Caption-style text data
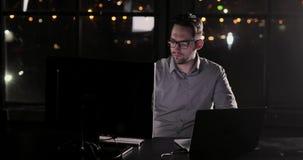 O homem está trabalhando no escritório tarde em horas extras da noite filme
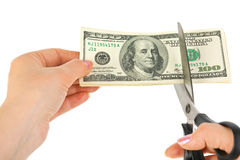Hands With Scissors Cutting Money Royalty Free Stock Image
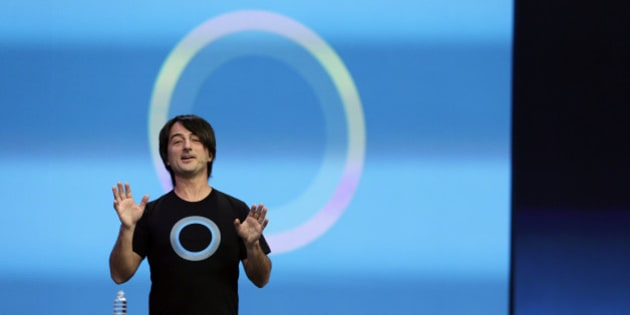 Microsoft corporate vice president Joe Belfiore, of the Operating Systems Group, gestures while demonstrating the new Cortana personal assistant during the keynote address of the Build Conference Wednesday, April 2, 2014, in San Francisco. Microsoft kicked off its annual conference for software developers, with new updates to the Windows 8 operating system and upcoming features for Windows Phone and Xbox. (AP Photo/Eric Risberg)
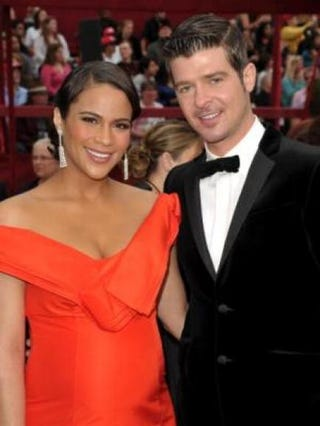 Actress Paula Patton and singer Robin Thicke arrive at the 82nd annual Academy Awards at the Kodak Theatre (now called the Dolby Theatre) on March 7, 2010, in Hollywood, Calif. John Shearer/Getty Image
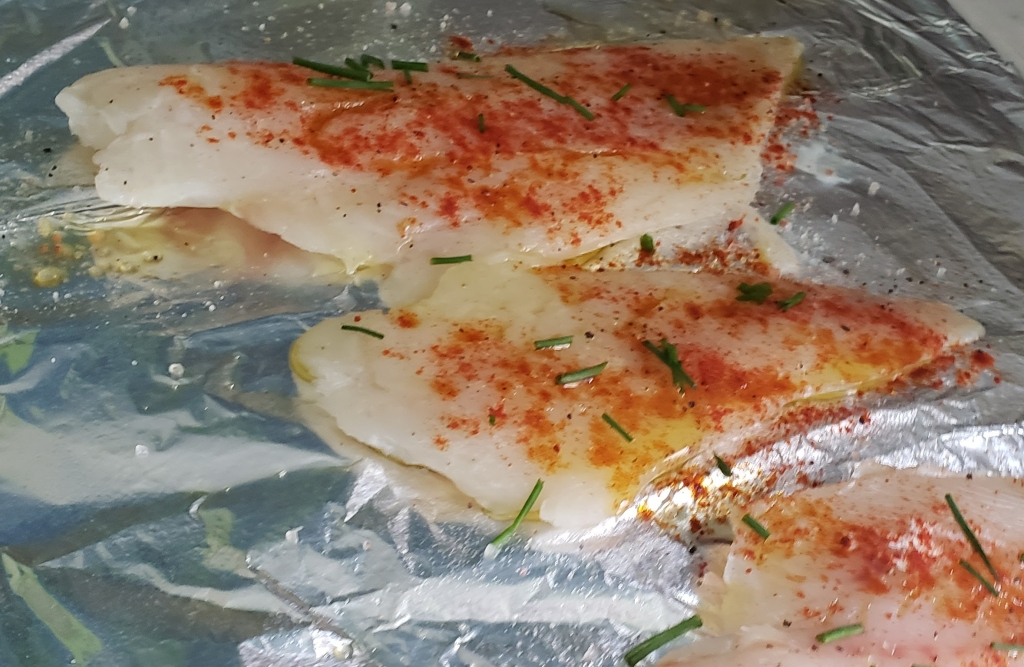 fish filets drizzled with olive oil, and sprinkled with herbs and spices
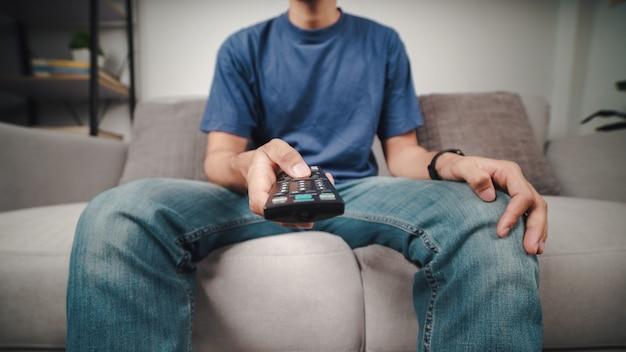 L'uomo tiene e preme il pulsante del telecomando della tv seduto sul divano.
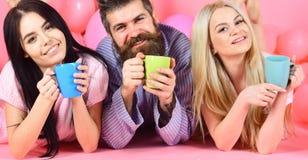 Homme et femmes dans des vêtements domestiques, pyjamas Le plan à trois détendent dans le matin avec du café Amants buvant du caf Images libres de droits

Task to complete >> Give the data above back unchanged, except for the pictures.

Answer section >>
 O homem está trabalhando no escritório tarde em horas extras da noite filme
Hands With Scissors Cutting Money Royalty Free Stock Image
 Microsoft corporate vice president Joe Belfiore, of the Operating Systems Group, gestures while demonstrating the new Cortana personal assistant during the keynote address of the Build Conference Wednesday, April 2, 2014, in San Francisco. Microsoft kicked off its annual conference for software developers, with new updates to the Windows 8 operating system and upcoming features for Windows Phone and Xbox. (AP Photo/Eric Risberg)
 Actress Paula Patton and singer Robin Thicke arrive at the 82nd annual Academy Awards at the Kodak Theatre (now called the Dolby Theatre) on March 7, 2010, in Hollywood, Calif. John Shearer/Getty Image
 fish filets drizzled with olive oil, and sprinkled with herbs and spices
 L'uomo tiene e preme il pulsante del telecomando della tv seduto sul divano.
 Homme et femmes dans des vêtements domestiques, pyjamas Le plan à trois détendent dans le matin avec du café Amants buvant du caf Images libres de droits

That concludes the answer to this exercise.